-------- TEXTO SELECIONADO --------

Pazuello punido ou absolvido? As possíveis consequências para o governo e o Exército

Rio de Janeiro - O ex-ministro da Saúde Eduardo Pazuello e o presidente da República, Jair Bolsonaro, acenam a apoiadores no Monumento aos Pracinhas, no Aterro do Flamengo, após passeio de moto pela cidade. (Fernando Frazão/Agência Brasil)

O general Eduardo Pazuello será ouvido pessoalmente nos próximos dias pelo comandante do Exército, Paulo Sérgio Nogueira, no processo disciplinar em que o ex-ministro da Saúde responde por transgressão militar ao participar de uma manifestação a favor do presidente Jair Bolsonaro, em 23 de maio. Nogueira deve decidir até o próximo dia 10 se pune ou não Pazuello por participar do ato político, o que é proibido para militares da ativa. Uma eventual punição do ex-ministro pode ser o estopim de uma crise entre Bolsonaro e o comando do Exército.

No Exército, alguma punição a Pazuello é defendida como forma de preservar a disciplina na corporação. Generais da ativa cobram do comandante Paulo Sérgio Nogueira alguma sanção, a fim de evitar um desgaste maior de imagem da instituição.

Uma punição a Pazuello, entretanto, pode comprometer a relação de Nogueira com Bolsonaro. O presidente da República estaria pressionando o comandante do Exército a não aplicar uma punição a Pazuello. Bolsonaro e Nogueira conversaram na última quinta-feira (27), em um evento em São Gabriel da Cachoeira (AM), onde o presidente afagou os militares.

Por que Bolsonaro não quer a punição de Pazuello?

--------

SEU OBJETIVO >>
Por favor, extraia do texto sobre o caso Pazuello, sem nenhuma alteração, tudo o que vai desde "No Exército, alguma" até "imagem da instituição.".

-------- TRECHOS DOS REGISTROS --------

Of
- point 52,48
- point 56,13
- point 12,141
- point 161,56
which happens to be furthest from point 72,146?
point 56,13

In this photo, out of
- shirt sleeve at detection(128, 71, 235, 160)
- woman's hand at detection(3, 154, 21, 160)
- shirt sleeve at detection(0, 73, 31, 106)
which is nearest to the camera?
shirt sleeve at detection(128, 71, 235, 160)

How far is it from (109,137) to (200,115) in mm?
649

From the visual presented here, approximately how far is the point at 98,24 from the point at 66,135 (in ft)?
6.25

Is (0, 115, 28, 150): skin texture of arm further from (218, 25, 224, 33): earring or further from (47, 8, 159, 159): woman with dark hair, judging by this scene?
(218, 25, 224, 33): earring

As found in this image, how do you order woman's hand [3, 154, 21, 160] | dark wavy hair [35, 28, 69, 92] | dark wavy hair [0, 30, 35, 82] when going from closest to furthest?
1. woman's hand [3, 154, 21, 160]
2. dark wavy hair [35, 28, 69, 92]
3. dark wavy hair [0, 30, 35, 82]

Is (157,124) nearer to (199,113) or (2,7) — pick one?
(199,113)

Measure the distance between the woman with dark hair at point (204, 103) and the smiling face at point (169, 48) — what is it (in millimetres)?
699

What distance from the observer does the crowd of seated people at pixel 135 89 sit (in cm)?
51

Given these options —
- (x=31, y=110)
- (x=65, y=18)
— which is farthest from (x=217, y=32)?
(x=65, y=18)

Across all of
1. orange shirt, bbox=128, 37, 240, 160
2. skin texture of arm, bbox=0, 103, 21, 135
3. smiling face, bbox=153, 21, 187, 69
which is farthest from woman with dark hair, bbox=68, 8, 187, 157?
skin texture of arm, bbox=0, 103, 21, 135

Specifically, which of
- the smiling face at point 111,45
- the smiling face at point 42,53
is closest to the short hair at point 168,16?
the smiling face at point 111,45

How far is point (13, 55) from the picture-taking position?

--------

SOLUÇÃO DO PROBLEMA >>
No Exército, alguma punição a Pazuello é defendida como forma de preservar a disciplina na corporação. Generais da ativa cobram do comandante Paulo Sérgio Nogueira alguma sanção, a fim de evitar um desgaste maior de imagem da instituição.